Par conclusions du 7 février 2017, 14 novembre 2017, les défendeurs ont saisi le juge de la mise en état aux fins de voir prononcer la nullité de l’acte introductif d’instance.
Dans leurs dernières conclusions sur l’incident régulièrement notifiées par voie électronique 14 novembre 2017, outre cette demandes il sollicitent la condamnation de MM M N, R-S T, B O P et F G à payer à chacun des défendeurs une somme de 2 000 euros outre les dépens de l’incident.

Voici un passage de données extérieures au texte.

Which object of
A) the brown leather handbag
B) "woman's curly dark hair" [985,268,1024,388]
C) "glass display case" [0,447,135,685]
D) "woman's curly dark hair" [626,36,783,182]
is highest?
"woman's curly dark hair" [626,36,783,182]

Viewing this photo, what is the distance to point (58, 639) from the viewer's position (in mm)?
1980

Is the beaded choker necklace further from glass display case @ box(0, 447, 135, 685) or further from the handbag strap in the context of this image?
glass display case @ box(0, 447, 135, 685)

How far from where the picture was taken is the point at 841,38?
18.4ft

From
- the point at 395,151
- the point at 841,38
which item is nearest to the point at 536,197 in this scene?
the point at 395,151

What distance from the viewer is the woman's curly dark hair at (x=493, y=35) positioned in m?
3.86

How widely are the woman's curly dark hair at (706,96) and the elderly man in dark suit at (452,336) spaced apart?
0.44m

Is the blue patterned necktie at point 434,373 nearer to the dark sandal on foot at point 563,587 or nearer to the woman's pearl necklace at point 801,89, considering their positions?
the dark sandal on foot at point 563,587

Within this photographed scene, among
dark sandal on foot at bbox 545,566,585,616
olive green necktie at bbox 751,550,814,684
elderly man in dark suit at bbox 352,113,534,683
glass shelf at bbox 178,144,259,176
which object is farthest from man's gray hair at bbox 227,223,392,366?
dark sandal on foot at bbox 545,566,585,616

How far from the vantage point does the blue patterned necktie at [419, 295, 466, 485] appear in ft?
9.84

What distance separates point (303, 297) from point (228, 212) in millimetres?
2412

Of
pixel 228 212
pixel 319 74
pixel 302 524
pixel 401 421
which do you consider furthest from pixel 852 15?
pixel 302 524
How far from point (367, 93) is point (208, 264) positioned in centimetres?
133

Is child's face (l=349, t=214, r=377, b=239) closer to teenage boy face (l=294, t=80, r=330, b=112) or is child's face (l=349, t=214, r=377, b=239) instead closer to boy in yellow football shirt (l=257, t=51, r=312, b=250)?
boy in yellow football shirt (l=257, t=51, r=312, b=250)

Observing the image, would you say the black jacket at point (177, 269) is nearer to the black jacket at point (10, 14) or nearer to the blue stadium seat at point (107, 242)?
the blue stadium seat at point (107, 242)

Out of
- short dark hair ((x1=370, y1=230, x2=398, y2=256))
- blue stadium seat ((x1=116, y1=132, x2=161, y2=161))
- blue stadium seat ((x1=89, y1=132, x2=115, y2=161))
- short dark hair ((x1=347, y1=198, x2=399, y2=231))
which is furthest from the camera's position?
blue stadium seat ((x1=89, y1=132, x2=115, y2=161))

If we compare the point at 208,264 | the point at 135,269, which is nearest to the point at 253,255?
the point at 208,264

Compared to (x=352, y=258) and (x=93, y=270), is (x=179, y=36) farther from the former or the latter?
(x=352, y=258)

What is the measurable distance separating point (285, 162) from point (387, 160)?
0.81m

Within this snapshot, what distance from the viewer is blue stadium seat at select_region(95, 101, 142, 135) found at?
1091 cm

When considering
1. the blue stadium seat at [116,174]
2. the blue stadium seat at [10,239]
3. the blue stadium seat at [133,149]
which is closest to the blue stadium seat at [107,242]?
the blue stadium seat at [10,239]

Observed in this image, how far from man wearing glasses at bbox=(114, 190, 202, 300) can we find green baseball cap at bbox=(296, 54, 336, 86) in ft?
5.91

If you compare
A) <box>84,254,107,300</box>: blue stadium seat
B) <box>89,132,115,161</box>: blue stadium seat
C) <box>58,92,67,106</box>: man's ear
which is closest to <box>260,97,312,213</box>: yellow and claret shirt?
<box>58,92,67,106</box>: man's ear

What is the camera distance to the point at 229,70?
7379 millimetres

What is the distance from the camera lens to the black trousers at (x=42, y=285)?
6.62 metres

Ils font valoir au visa des articles 73 et suivants et 117 et suivant de code de procédure civile que l’assignation est nulle car d’une part M. M N serait dépourvu du pouvoir de représenter l’association CENTRE D’AIDE et d’autre part que MM M N, R-S T, B O P et F G ne sont pas membres de l’association et ne rapportent pas la preuve qu’ils le seraient.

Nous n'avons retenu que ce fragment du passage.